_The request:_
Emit the line that holds "Is the point at 49,53" and all lines following it through the end of the data, verbatim, and nothing else.

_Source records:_

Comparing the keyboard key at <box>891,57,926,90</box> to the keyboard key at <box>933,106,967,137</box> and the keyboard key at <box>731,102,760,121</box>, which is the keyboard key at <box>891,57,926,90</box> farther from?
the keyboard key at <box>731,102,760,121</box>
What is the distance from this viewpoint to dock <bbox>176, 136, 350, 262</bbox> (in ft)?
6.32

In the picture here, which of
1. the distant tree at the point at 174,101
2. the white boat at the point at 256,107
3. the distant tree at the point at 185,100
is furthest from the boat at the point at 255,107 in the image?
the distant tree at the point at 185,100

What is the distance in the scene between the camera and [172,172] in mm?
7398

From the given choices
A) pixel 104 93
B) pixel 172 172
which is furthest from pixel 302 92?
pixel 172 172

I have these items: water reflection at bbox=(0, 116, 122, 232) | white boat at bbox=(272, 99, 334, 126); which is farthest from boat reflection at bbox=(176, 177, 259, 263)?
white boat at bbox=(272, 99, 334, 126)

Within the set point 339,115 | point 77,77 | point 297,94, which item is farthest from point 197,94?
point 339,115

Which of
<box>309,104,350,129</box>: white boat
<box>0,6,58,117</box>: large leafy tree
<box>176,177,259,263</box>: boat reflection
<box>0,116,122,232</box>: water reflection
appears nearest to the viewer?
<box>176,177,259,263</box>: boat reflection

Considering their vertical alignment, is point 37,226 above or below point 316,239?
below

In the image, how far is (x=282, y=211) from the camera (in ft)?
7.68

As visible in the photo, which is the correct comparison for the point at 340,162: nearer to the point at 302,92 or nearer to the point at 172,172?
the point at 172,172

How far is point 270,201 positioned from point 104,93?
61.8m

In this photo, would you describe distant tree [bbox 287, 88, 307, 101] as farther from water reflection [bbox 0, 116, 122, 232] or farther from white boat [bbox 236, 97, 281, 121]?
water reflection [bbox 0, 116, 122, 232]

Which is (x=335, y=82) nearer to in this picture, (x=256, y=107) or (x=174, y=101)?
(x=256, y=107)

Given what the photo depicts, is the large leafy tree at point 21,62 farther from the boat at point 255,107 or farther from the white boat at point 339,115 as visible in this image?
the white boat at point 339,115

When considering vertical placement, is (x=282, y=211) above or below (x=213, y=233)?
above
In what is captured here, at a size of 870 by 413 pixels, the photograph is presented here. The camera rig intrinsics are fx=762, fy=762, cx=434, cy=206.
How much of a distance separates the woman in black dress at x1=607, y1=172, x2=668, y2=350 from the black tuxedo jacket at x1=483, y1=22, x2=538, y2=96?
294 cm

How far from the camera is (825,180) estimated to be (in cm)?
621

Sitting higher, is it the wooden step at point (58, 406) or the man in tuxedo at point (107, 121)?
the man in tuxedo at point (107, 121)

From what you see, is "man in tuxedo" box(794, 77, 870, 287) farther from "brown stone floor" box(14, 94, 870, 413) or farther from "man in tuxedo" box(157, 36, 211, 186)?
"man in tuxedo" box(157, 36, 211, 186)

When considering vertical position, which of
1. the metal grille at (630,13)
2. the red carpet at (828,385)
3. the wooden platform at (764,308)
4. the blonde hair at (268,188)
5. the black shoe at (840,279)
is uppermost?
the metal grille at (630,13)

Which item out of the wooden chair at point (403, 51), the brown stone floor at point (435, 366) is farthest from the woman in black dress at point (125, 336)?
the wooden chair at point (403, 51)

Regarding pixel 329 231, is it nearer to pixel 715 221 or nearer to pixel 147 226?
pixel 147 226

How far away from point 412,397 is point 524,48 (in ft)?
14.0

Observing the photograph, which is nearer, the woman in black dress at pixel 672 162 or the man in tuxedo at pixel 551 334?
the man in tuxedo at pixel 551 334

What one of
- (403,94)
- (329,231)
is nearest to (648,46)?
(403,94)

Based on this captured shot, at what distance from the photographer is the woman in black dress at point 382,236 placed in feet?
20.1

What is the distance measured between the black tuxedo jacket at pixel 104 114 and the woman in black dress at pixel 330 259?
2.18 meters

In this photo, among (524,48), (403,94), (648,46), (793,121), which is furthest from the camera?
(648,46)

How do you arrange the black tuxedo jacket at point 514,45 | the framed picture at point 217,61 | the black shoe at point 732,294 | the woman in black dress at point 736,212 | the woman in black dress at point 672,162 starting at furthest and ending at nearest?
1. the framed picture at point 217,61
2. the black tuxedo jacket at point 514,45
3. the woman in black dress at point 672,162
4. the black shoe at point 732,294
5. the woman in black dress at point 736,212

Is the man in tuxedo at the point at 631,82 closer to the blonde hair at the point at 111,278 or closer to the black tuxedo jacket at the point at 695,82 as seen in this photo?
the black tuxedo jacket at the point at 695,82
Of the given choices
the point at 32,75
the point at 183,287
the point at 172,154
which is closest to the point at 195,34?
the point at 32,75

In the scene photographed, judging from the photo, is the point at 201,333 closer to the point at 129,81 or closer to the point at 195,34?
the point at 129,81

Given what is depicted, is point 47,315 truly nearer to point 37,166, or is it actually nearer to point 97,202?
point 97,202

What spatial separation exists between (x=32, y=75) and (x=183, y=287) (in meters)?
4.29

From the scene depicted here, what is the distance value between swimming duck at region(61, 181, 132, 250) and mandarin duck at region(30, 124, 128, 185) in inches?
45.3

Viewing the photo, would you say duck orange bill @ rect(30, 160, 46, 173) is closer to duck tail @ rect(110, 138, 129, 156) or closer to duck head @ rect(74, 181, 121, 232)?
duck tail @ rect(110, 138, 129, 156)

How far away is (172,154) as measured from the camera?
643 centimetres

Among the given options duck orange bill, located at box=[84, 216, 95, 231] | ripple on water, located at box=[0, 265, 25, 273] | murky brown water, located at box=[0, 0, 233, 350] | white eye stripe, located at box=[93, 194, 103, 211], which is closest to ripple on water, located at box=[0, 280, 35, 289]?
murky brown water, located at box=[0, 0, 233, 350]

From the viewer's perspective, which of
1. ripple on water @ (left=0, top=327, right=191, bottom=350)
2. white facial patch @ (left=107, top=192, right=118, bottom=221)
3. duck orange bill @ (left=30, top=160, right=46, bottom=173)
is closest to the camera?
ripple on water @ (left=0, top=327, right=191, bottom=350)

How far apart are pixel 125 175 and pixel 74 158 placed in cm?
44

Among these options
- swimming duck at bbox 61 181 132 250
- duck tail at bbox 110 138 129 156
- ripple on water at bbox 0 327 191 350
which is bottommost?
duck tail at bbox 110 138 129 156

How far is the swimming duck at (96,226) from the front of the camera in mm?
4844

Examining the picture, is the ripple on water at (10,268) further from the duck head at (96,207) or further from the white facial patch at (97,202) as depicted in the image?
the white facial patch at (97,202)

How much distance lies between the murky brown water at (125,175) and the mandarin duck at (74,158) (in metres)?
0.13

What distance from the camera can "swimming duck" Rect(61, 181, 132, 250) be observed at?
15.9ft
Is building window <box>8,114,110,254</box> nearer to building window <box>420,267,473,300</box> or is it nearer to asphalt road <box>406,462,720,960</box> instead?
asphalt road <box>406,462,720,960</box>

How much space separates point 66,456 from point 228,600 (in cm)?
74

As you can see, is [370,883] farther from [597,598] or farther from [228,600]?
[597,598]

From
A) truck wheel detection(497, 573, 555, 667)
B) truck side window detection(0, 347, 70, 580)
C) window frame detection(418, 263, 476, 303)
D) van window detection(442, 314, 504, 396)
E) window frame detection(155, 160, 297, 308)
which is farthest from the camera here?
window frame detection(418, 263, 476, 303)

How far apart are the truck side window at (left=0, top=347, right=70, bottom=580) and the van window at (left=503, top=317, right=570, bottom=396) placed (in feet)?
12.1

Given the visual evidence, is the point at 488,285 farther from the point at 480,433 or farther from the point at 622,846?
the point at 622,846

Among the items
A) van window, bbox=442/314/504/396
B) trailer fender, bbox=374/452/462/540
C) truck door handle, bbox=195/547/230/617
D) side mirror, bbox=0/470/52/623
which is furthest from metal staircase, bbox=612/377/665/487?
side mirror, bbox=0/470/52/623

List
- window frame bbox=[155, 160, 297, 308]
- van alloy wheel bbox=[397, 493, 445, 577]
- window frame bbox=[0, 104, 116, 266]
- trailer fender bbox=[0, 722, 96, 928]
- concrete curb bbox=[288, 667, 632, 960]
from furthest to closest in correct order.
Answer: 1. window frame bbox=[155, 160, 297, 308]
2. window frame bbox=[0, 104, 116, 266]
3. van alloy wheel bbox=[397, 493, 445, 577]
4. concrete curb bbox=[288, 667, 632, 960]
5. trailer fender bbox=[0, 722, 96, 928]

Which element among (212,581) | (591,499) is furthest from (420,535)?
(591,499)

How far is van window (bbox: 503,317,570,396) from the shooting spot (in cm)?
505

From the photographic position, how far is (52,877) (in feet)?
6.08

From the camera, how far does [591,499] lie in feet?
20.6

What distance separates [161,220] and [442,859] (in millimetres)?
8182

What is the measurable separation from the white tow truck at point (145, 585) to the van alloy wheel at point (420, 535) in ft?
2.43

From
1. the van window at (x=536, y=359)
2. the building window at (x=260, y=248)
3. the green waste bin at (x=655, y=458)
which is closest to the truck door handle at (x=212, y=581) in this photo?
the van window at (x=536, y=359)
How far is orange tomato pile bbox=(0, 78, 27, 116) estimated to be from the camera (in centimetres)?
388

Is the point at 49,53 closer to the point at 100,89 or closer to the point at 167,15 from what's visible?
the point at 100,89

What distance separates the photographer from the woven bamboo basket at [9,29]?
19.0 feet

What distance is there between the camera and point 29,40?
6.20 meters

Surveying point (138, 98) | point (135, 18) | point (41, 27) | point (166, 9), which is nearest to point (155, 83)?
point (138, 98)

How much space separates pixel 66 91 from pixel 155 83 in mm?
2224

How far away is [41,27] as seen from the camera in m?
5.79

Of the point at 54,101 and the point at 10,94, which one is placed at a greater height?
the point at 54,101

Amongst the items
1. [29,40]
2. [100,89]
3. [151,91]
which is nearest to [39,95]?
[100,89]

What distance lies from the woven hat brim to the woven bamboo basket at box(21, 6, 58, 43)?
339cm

_Exercise answer:_
Is the point at 49,53 closer to the point at 100,89 or closer to the point at 167,15 from what's visible?
the point at 100,89

What distance separates the photographer from the woven bamboo basket at [9,29]?
19.0 feet

What distance is there between the camera and point 29,40?
6.20 meters

Surveying point (138, 98) | point (135, 18) | point (41, 27) | point (166, 9), which is nearest to point (155, 83)?
point (138, 98)

How much space separates pixel 66 91 from pixel 155 83 in mm?
2224

How far away is [41,27] as seen from the camera in m?
5.79

Of the point at 54,101 and the point at 10,94, which one is placed at a greater height?
the point at 54,101

Amongst the items
1. [29,40]
2. [100,89]
3. [151,91]
which is nearest to [39,95]?
[100,89]

What distance lies from the woven hat brim to the woven bamboo basket at box(21, 6, 58, 43)?
339cm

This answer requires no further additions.